I am trying to convert a two output keras model to a compiled, quantized, tflite model that will work on a Google Coral. I have used this exact process before with a Keras network with only 1 output and it works.
Here is my process:
import tensorflow as tf
from tensorflow.keras.applications.mobilenet import preprocess_input
file = 'path/to/model-01.h5'
model = tf.keras.models.load_model(file)
converter = tf.lite.TFLiteConverter.from_keras_model(model)
converter.optimizations = [tf.lite.Optimize.DEFAULT]
os.chdir('/path/to/image/directories')#Where image directories are
directory = os.listdir()
directory
def representative_dataset_gen():
for i in directory:
count = 0
os.chdir(i)
files = os.listdir()
print(i)
for j in files:
if count<500:
img = Image.open(j)
width, height = img.size
bands = img.getbands()
array = np.asarray(img, dtype=np.float32)

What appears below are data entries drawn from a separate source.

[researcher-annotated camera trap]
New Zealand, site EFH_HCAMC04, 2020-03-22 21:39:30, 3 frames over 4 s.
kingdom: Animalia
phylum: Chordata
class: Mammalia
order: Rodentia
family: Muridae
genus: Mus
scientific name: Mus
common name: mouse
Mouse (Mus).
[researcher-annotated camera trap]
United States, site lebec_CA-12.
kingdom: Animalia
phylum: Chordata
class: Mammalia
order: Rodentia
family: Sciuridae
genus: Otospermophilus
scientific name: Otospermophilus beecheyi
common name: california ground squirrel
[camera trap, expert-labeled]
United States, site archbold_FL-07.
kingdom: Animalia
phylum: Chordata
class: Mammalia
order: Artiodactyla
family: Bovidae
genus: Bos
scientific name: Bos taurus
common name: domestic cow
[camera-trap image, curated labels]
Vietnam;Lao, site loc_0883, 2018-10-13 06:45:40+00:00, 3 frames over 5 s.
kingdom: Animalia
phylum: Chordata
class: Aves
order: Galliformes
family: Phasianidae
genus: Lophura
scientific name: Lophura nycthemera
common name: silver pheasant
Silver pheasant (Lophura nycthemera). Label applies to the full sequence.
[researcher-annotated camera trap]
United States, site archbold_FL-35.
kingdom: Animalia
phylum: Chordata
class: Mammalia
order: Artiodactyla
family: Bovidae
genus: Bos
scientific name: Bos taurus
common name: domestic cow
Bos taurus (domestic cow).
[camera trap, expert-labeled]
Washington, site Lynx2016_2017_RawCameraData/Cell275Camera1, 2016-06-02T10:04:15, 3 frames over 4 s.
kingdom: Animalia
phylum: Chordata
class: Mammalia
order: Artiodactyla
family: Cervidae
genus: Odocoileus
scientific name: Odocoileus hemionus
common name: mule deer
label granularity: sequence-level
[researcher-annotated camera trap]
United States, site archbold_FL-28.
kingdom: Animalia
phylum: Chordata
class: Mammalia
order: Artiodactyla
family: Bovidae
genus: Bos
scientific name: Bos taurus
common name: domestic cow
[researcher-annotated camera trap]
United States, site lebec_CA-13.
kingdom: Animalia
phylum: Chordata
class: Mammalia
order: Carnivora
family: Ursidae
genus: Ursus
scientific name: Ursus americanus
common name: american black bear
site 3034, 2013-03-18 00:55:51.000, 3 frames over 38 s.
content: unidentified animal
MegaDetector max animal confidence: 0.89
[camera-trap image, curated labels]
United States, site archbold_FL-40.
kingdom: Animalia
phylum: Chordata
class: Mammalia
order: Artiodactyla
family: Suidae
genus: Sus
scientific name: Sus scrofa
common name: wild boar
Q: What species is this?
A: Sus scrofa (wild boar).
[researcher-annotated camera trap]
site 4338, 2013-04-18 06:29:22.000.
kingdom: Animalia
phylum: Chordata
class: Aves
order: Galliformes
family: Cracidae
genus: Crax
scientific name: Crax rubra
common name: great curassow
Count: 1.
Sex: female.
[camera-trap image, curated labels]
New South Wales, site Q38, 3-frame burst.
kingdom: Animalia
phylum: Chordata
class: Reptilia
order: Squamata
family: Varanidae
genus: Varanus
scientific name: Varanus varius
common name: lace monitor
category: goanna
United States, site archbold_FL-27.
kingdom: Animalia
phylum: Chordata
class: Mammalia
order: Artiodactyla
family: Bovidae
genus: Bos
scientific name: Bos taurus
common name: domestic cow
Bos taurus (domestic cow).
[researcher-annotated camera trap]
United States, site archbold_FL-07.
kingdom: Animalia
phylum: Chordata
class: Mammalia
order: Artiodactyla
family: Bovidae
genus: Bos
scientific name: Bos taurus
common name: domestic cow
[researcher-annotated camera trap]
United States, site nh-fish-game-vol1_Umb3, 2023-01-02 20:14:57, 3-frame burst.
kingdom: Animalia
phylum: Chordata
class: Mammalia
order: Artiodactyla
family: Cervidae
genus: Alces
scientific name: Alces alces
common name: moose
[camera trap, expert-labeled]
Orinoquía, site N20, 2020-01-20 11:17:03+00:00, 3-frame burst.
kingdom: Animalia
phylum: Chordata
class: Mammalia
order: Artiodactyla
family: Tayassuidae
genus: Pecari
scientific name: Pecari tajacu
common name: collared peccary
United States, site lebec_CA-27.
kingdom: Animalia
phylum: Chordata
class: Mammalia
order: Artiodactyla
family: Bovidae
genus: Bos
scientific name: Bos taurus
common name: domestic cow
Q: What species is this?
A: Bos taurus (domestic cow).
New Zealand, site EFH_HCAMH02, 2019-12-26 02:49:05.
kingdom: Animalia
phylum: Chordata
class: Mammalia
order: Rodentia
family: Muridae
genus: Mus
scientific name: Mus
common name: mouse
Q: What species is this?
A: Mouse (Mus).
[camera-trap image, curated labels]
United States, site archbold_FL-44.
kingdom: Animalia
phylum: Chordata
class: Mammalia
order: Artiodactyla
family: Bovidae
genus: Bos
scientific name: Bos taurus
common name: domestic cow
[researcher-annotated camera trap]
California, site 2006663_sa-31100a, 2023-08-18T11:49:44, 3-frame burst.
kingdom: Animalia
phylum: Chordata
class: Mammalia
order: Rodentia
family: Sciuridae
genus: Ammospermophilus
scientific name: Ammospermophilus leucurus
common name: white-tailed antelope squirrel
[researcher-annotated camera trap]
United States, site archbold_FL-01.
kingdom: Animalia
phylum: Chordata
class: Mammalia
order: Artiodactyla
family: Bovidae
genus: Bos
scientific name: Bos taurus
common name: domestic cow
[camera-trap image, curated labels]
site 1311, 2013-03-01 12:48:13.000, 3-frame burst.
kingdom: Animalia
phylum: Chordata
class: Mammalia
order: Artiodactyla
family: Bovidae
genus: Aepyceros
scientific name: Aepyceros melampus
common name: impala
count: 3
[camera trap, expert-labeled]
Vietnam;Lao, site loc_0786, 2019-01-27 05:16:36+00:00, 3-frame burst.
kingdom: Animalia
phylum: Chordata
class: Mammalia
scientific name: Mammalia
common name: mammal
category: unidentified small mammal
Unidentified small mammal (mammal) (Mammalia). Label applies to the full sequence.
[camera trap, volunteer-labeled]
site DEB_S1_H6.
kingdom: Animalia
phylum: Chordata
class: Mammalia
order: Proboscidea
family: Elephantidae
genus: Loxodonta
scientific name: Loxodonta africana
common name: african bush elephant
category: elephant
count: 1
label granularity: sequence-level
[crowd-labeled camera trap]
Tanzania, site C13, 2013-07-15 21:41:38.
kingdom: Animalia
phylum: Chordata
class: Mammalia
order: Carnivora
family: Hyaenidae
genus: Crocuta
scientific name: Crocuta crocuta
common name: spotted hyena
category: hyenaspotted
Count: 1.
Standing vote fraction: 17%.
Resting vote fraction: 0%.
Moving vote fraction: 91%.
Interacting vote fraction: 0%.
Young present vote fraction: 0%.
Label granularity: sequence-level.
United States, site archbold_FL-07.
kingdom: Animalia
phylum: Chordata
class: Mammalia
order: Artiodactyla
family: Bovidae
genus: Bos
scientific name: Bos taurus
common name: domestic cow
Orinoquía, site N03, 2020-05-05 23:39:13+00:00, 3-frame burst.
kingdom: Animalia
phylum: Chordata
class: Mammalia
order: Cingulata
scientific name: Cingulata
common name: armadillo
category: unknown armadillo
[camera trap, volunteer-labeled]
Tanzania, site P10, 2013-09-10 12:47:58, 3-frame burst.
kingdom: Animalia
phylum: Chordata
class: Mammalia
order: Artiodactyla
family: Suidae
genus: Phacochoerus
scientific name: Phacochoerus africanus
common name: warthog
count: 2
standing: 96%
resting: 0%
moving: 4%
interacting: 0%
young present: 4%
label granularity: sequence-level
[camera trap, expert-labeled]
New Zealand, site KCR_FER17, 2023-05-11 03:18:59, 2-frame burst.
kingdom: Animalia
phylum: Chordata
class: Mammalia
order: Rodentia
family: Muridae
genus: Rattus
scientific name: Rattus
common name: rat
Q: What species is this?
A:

array = preprocess_input(array)
count=count+1
yield[np.expand_dims(array, axis=0)]
else:
break
os.chdir('../')
converter.representative_dataset = representative_dataset_gen
converter.target_spec.supported_ops = [tf.lite.OpsSet.TFLITE_BUILTINS_INT8]
converter.inference_input_type = tf.int8 # or tf.uint8
converter.inference_output_type = tf.int8 # or tf.uint8
tflite_quant_model = converter.convert()
tflite_model_dir = pathlib.Path('where/i/want/to/save/')
tflite_quant_model_file = tflite_model_dir/'quantized.tflite'
tflite_quant_model_file.write_bytes(tflite_quant_model)
Then I attempt to use the edgetpu_compiler in the terminal
edgetpu_compiler quantizedmodel.tflite
And receive this error:
ERROR: :129 std::abs(input_product_scale - bias_scale) <= 1e-6 * std::min(input_product_scale, bias_scale) was not true.
ERROR: Node number 40 (FULLY_CONNECTED) failed to prepare.
Internal compiler error. Aborting!
I also get the same error when trying to interpreter.allocate_tensors()
when trying to validate the model.
#Load Model
interpreter = tf.lite.Interpreter(model_path='path/to/model/quantized.tflite')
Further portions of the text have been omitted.